Por eso lo que sucedió en 1995 fue milagroso. Sólo alguien que desde su celducha en Robben Island dispuso de una vida para estudiar a sus enemigos, pudo haber logrado unir a gentes tan diversas tras un proyecto común, del que el rugby no era más que un colofón. Ya sabemos que no fue fácil llegar al N’kosi Sikelel’ i Afrika, que era algo que sólo Mandela sabía, pues lo había diseñado con el tiempo detenido en aquella larga condena, cuando decidió que sus carceleros iban a dejar de ser enemigos.
Rhodesia es el negativo de la fotografía. Algunos recordarán el nombre del Reverendo Ian Smith, Premier de la colonia que había de ser Zimbawue. Y sabemos que allí también se jugaba un rugby decente. Y ya vemos en que ha quedado todo bajo la férula del sátrapa Mugabe.
Por eso recordamos en estas crónicas por primera vez a alguien que no fue un destacado jugador internacional, pero que hizo uso del rugby para un gran proyecto: el que pondría en práctica desde que en 1990 abandonará el presidio merced a esa jugada táctica de Frederick De Klerk, el Presidente a quien sustituiría en 1994. En esos cuatro años cruciales Mandela evitó la guerra civil a la que muchos querían ir y que pocos meses antes de que Joel Stransky marcara en primer ensayo para los Bokke en el partido inaugural frente a Australia, aun pretendía el General Viljoen.

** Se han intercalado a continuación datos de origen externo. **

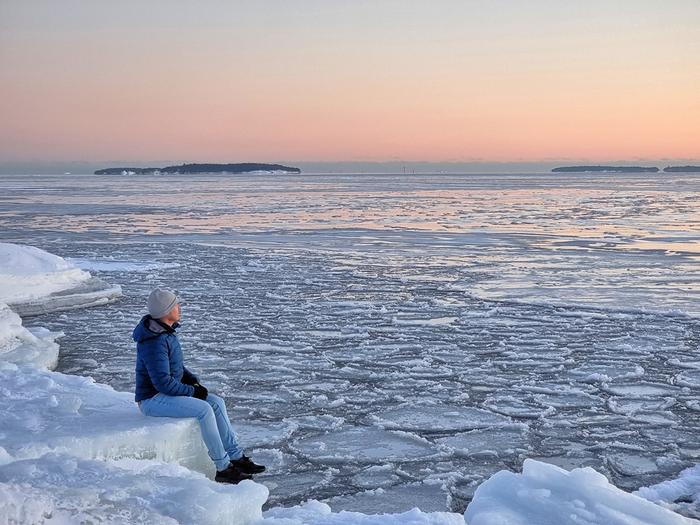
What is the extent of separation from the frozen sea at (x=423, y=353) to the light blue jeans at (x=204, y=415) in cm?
35

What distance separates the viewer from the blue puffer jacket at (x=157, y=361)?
4.52 meters

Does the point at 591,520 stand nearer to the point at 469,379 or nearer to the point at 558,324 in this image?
the point at 469,379

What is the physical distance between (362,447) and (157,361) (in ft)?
Answer: 4.83

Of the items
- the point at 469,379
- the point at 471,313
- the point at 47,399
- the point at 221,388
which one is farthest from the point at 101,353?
the point at 471,313

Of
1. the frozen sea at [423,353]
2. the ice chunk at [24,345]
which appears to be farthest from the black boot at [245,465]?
Result: the ice chunk at [24,345]

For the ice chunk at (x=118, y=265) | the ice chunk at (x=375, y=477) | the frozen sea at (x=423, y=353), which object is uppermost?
the ice chunk at (x=375, y=477)

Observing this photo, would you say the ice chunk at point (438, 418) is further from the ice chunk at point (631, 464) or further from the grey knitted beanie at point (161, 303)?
the grey knitted beanie at point (161, 303)

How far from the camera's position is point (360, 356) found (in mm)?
7672

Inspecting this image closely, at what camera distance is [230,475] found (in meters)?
4.47

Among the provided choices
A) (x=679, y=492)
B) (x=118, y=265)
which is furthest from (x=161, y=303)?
(x=118, y=265)

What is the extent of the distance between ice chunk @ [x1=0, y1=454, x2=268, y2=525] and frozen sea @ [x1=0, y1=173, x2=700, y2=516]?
965 mm

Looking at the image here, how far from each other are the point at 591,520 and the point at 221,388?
3768mm

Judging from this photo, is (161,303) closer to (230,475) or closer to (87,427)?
(87,427)

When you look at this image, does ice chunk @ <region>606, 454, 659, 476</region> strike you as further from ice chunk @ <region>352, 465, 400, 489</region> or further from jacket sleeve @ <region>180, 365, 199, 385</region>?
jacket sleeve @ <region>180, 365, 199, 385</region>
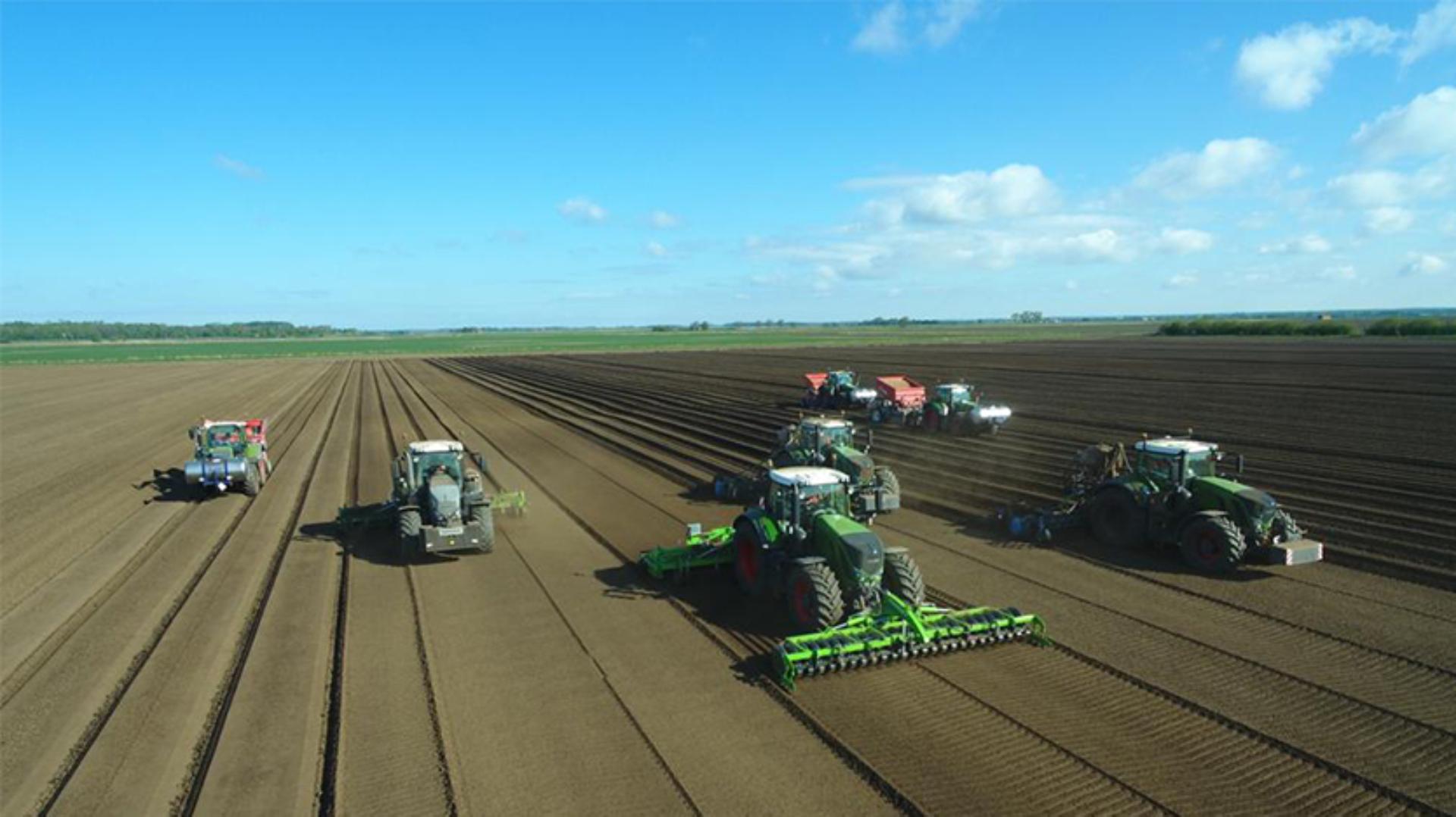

Naturalmente el rugby sólo era una parte de la estrategia, la odiada religión del opresor, pero había una posibilidad de aprovecharla. Mandela sabía que contaba con el apoyo mayoritario de negros y coloured, a pesar de las trapacerías de Mangosothu Buthezeli y sus Inkhatas o de la villanía de Winnie, la que acabó con el tiranuelo angoleño. Pero el gran hombre estaba por encima de esas vicisitudes, no en vano venía preparándose como un redimido Montecristo. Afortunadamente para todos los implicados el hombre del Movimiento Nacional Africano, el marxista, maduró una respuesta sosegada, inteligente y magnánima. Abandonó la ortodoxia hegeliana y el odio racial y tendió la mano a los de El Cabo, para pisar firme y ganarse a los holandeses después.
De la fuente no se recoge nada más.